How did we get into this Mess?

https://www.dropbox.com/s/cu2i3wq25mm0l25/Screenshot%202018-02-03%2022.05.17.png?dl=0

George Monbiot is one of my favorite writers. He writes regularly for The Guardian a paper I subscribe to. I find his writing invariably thought-provoking. He often takes positions that are contrary to received opinion from left or right, though he has a serious left wing bent. His latest book is called How did we get into this Mess?

Like me, Monbiot is deeply opposed to plutocratic government. That is government for the rich, not government for the people. It is often nominally democratic. It appears democratic, but the institutions of democracy have been corrupted or usurped by rich people for their own advantage.

It is interesting how some rich and privileged get ordinary people to vote for politicians who so obviously serve their rich masters, rather than ordinary people. How do they do? That is part of what has got us into this mess that we are in?

Monbiot puts it this way,

There are two ways of cutting a deficit: raising taxes or reducing spending. Raising taxes means taking money from the rich. Cutting spending means taking money away from the poor. 

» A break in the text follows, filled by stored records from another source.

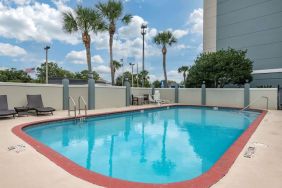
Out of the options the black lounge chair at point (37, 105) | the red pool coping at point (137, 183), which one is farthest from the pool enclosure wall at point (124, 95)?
the red pool coping at point (137, 183)

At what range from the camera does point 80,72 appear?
51.4 metres

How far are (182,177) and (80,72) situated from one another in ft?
165

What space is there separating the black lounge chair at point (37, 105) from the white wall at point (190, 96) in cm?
1311

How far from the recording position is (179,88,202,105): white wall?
19516 millimetres

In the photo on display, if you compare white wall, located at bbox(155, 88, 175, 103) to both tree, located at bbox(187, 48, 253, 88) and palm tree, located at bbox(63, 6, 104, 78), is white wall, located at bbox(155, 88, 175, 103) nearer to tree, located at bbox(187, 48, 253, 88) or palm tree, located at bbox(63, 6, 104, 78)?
tree, located at bbox(187, 48, 253, 88)

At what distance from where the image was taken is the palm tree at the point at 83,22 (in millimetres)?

Since there are vastly more poor people than rich people, one would think it would be very difficult for rich people to convince enough poor people to vote for politicians who support the interests of the rich over the interests of the poor, but that is exactly what has been happening in the west for at least the past 30 years. Ever since Saint Ronald Reagan came riding on his horse out of the west. In fact they have been remarkably successful. As Monbiot said,

So the rich, in a nominal democracy, have a struggle on their hands. Somehow they must persuade the other 99 per cent to vote against their own interests: to shrink the state, supporting spending cuts rather than tax rises. In the US they appear to be succeeding.

After Reagan these policies in the US were continued by all Presidents, even the Democrats. As a result taxation of wealthy people is at its lowest in 100 years. As a direct result inequality in the west in general and in the United States in particular has increased astoundingly. As former Republican senator Alan Simpson said, “The little guy is going to get cremated.”

A lot of the work in getting ordinary people to vote against what is good for them and for what is bad, was done by an organization called Americans for Prosperity (‘AFP’). This is one of those organizations supported by Charles and David Koch two of the richest men in America. They have spent hundreds of millions supporting lobby groups that urge politicians to lower taxes on the rich and remove government regulations that they see as interfering with their right to do business as they want, no matter who is harmed in the process. They have been big supporters of Donald Trump among many other right-wing politicians in the US.

Monbiot described their work this way, “AFP mobilised the anger of people who found their condition of life declining, and channelled it into a campaign to make them worse.

The Founding Fathers of the American constitution were worried about mob rule. That’s why they built into the constitution an elaborate system of checks and balances. By and large that system has worked fairly well. But there are new challenges the framers of the constitution were never aware of. As Monbiot said, “The primary threat to the democratic state and its functions comes not from mob rule or leftwing insurrection, but from the very rich and the corporations they run.

The rich in America have created a plutocracy. That is a government designed to work for the benefit of the rich at the expense of everyone else. I am not saying that all rich people have done. Some rich people have done this. And they have been extremely effective at doing precisely that. As Monbiot said, they have done that by

promoting the same dreary agenda of less tax for the rich, less help for the poor and less regulation for business…I see these people as rightwing vanguardists, mobilising first to break and then to capture the political system that is meant to belong to all of us. Like Marxists insurrectionaries, they often talk about smashing things, about ‘creative destruction’, about the breaking of chains and slipping of leashes. But in this case they appear to be trying to free the rich from the constraints of democracy. And at the moment they are winning.

Their crowning achievement came after Monbiot’s book was published–the ascension of King Donald. Now look at what we have got!